Il existe deux grandes catégories de voyageurs : les aventuriers et les organisés. A cela s'ajoute des sous-catégories : les inconscients, les insouciants, les stressés... Moi, j'appartiens plutôt à la catégorie des voyageurs intellos. Ceux qui aiment se documenter avant chaque voyage pour en savoir le plus possible sur le lieu de leur destination afin d'en tirer un profil culturel maximum. Ainsi, comme j'ai prévu de peut-être retourner au Louvre, si j'ai le temps, j'ai relu un beau livre sur ce musée. Sinon, comme je vais prendre le train pour me rendre à Paris, je me documente sur... le TGV ! Bon, j'exagère un peu... En fait, mon éditeur (La part commune) m'a généreusement envoyé un exemplaire d'un autre auteur qui devrait être présent au salon du livre : Pierre Vinclair. Le bougre est plus jeune que moi et a déjà publié chez Gallimard... Enfin, cela me confirme dans l'idée que cette maison d'édition est vraiment sérieuse et très bien réputée. Le livre en question est consacré aux voyages en train de ce jeune professeur de philosophie : Ce monde en train. Evidemment, ce que j'aime (sans doute comme vous), c'est cette parité d'émotions et ces expériences dans lesquelles je me retrouve. Ainsi, ce passage décrivant très bien une situation qui ne manque jamais de m'énerver également :
« A peine a-t-il démarré que son ombre me signale la présence d'un jeune homme, debout au milieu du couloir, tordu sur son billet ; frénétiquement il hoche la tête vers le lieu où éclosent, en fleurs de désordre, mes sacs éventrés. Je n'ai pas le temps de me demander de quel TOC est atteint ce brave garçon : il m'apprend immédiatement, mi-sec mi-gêné, que quarante-sept, c'est sa place. Je lève les yeux au plafond pour moquer la futilité de ses motivations, souligne cette première mimique d'une invitation désignant du menton la multitude de places vides, et me replonge dans les affaires courantes - mais il reste planté là , insupportable avec son air de « je suis dans mon droit ! J'ai la Justice avec moi ! » Encore un type qui prend la loterie informatique pour un commandement divin, ou quoi ? Agacé, je me lève de sa chère place et vais poser mes trucs trois rangées plus loin, « avec l'envie de crier : « t'as peur que le contrôleur te gronde, eh, ducon ? » (ce qu'évidemment je ne fais pas). »
Fin de citation.
C'est vrai qu'autant c'est pénible de voir sa place déjà occupée quand le train est bondée, qu'il semble absurde de se faire déloger quand toutes les autres sont libres.
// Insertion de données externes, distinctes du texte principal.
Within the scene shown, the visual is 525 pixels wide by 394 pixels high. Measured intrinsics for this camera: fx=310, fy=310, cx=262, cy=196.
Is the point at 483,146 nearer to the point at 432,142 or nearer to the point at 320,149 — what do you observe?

Je me souviens qu'une fois, ma place ayant été déjà prise, j'avais avisé un autre fauteuil et m'y étais assis, trouvant idiot de déloger l'autre alors que je pouvais trouver de la place ailleurs. Sauf que le propriétaire légitime est venu m'en déloger quelque temps après. Je me suis donc assis autre part, jusqu'à ce que, là encore, on m'en chasse... Et moi qui était le propriétaire légitime d'une place attitrée, j'étais ainsi ballotté de siège en siège, dans une sorte de curieuse pérégrination. Enfin, comme je prends rarement le train, ce genre de chose ne me dérange pas beaucoup. Cela reste suffisamment occasionnel pour que les deux heures (je crois) qui me séparent de Paris passent rapidement en pensées de toutes sortes. En l'occurrence, je sais déjà à quoi je vais réfléchir. Il va falloir que je « rentabilise » au maximum mon voyage. Vendre des livres, bien sûr, mais aussi sonder mes éditeurs pour voir s'il est possible d'anticiper sur la publication de mes autres écrits. En fait, les deux sont liés, évidemment. S'il y a du monde et que mes livres plaisent, il est certain que mon éditeur prêtera une oreille plus attentive à mes propositions, ou plutôt à mes sollicitations... Je compte aussi alpaguer quelques journalistes, si c'est possible. Ce sont eux qui font la pluie et le beau temps et obtenir un article, si possible élogieux, de la part d'un média national, est déterminant. Et enfin, il y a la part considérable accordée au plaisir. Eh oui, je suis aussi un grand lecteur et me retrouver au milieu de tous ces livres va vraiment m'enchanter. Et cerise sur le gâteau, je vais revoir de vieux amis, de nouveaux, je vais rencontrer des lecteurs, ou plutôt des lectrices de ce blog... enfin, cela va sûrement être très sympa ! Du coup, j'ai renoncé à mettre en douce de la vodka dans ma bouteille d'eau ou à m'acheter ces petites fioles d'alcool qu'on vend près des caisses dans les supérettes et qui me semblaient très appropriées à ma préparation et à ma décontraction mentale...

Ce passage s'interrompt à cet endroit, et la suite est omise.